An extensive corpus of knowledge bases and datasets target Natural Language Processing (NLP) and Computer Vision (CV), which benefit substantially. The most studied field towards the goal of reasoning has been the use of logic. CR is mainly implemented as a sound inference (or approximated) for the employed logic. Nowadays, with the pervasiveness of Deep Learning and a focus on NLP and CV, models like the Transformer gave birth to the two most famous models that built upon it, namely OpenAI’s GPT (1 to 3) and BERT. The models struggle hard even with giant pre-training steps to evaluate against big datasets for natural understanding; for example, SWAG, CODAH, Event2Mind, DROP and many others. On critical examination, the models do not learn anything. They merely memorise and approximate world knowledge with no actual evidence of deep understanding.

Testing for CR

Testing for Commonsense, one could consider passing a Turing test, going back in the 1950s, asking whether behind the given intelligent interface is a machine or a human. In 2012 Levesque et al. developed the so-called “Winograd Schema Challenge” (named after Terry Winograd (1972), who first introduced it) as an alternative to the Turing Test. A comprehensive review, from Kojican et al. (2020), of the potential datasets and the broad range of approaches to tackling the challenge, with performance metrics on the accuracy of the models.

Conclusions

“As long as the dominant approach is focused on narrow AI and bigger and bigger sets of data, the field may be stuck playing whack-a-mole indefinitely, finding short-term data patches for particular problems without ever really addressing the underlying flaws that make these problems so common,” Marcus and Davis write in Rebooting AI.

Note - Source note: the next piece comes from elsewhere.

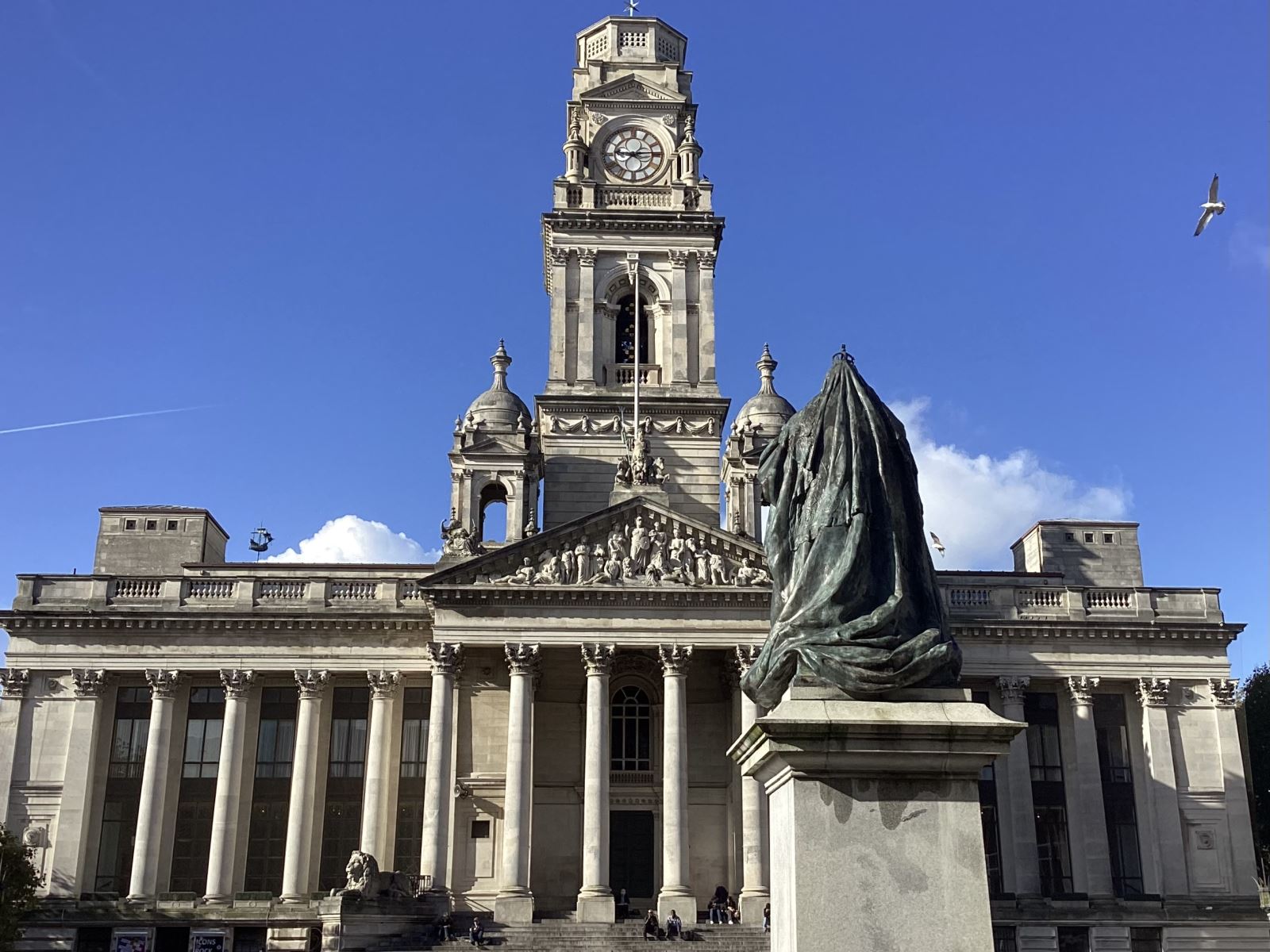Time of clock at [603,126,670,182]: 9:14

For the moment, most AI researchers throw in larger datasets and compute resources at the problem, hoping that AI will eventually answer every possible case. It is not a personal viewpoint, but it is a trend that is going mainstream. Stuart Russel and Peter Norvig, authors of the book “Artificial Intelligence: A Modern Approach”, in the Preface of the fourth edition of the book they write: “…We focus more on machine learning rather than hand-crafted knowledge engineering due to the increased availability of data, computing resources and new algorithms…”. It has been evident in the last decade; it has been apparent that experts owe to acknowledge the field and the work that has been done.

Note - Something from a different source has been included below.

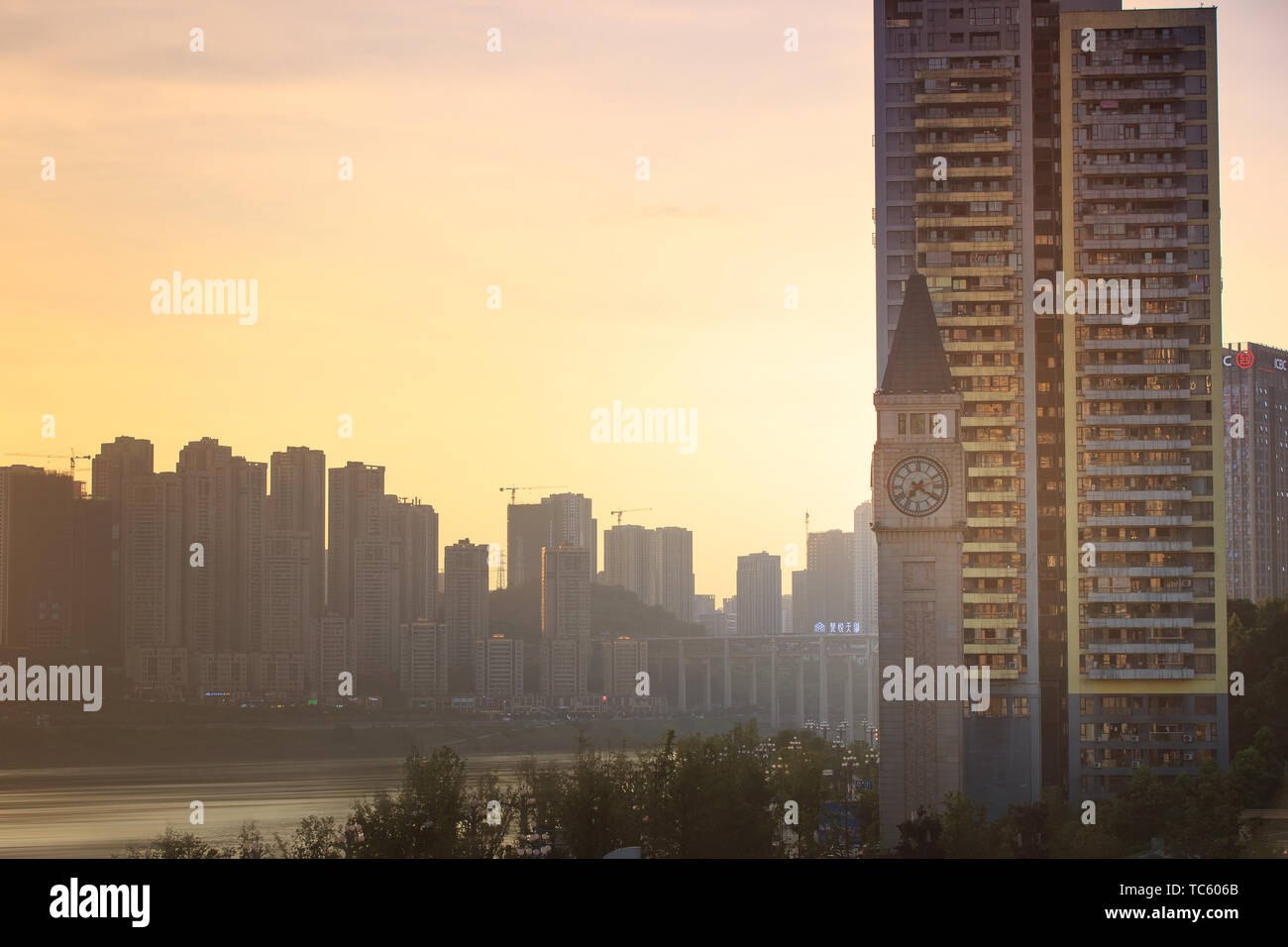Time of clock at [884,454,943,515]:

Marcus and Davis propose a “..a hybrid, knowledge-driven, reasoning-based approach, centred around cognitive models, that could provide the substrate for a richer, more robust AI than is currently possible”. Harmelen et al. (2008), in “The Handbook of Knowledge Representation”, urges the need to develop powerful reasoning techniques that can deal with the knowledge that is complex, uncertain, and incomplete and that can freely work both top-down and bottom-up.

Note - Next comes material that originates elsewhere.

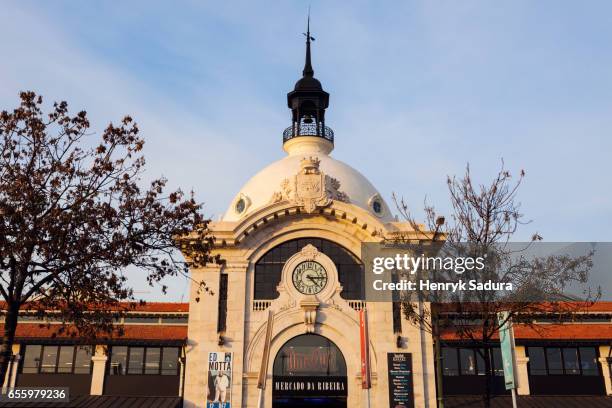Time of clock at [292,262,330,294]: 4:14
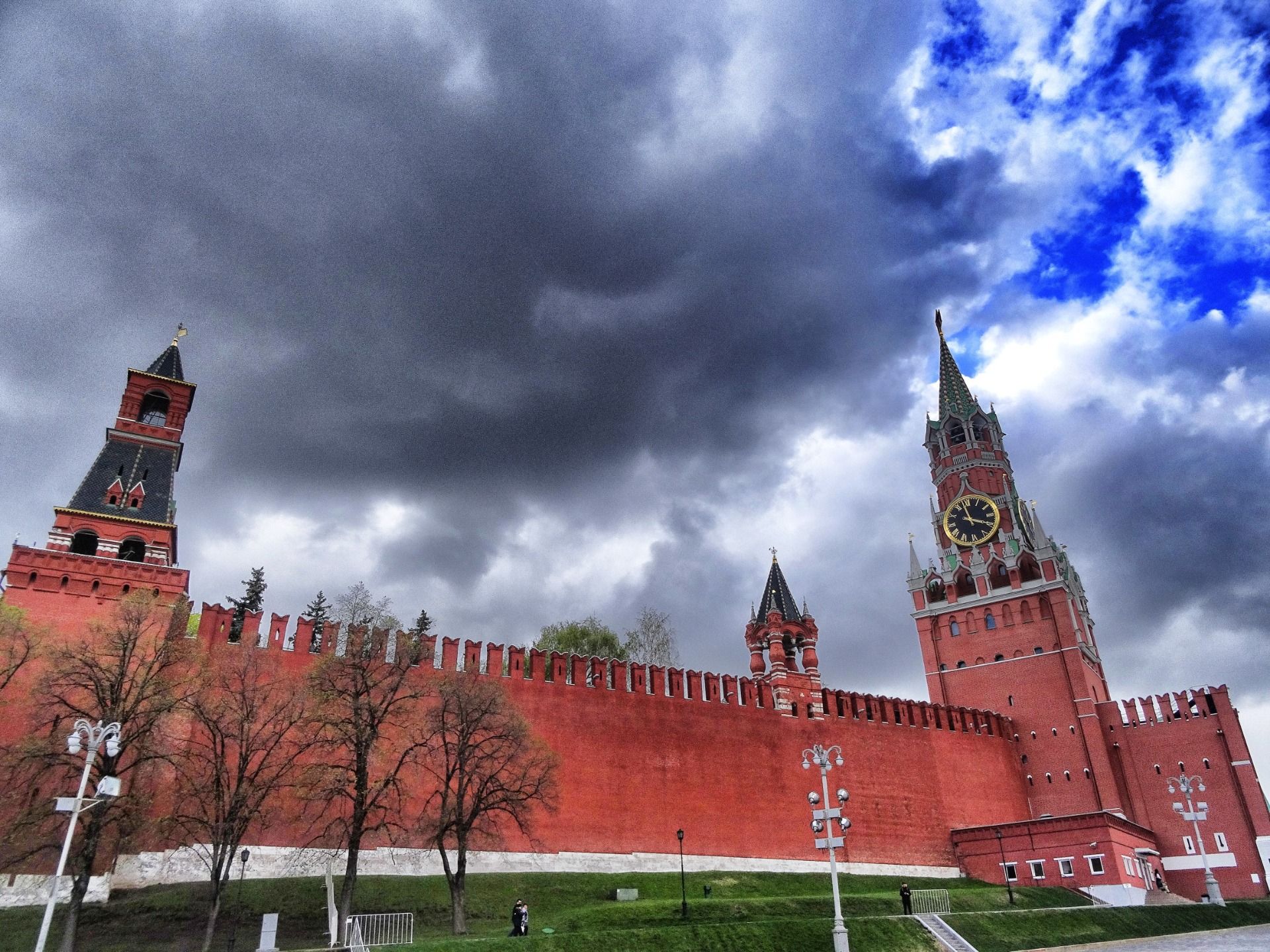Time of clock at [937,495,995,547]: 3:58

Nevertheless, the question is: Are we there yet?. The future will surprise us.

Research

In our institute, we are interested in techniques for bridging the gap between sensing and reasoning while considering commonsense phenomena that mainly characterise dynamic application domains. We aim to tackle uncertainty and incompleteness, innate in data streams, via automating commonsense reasoning in sensing environments. The work was partially funded by Germany’s Federal Ministry of Education and Research (BMBF) under HorME.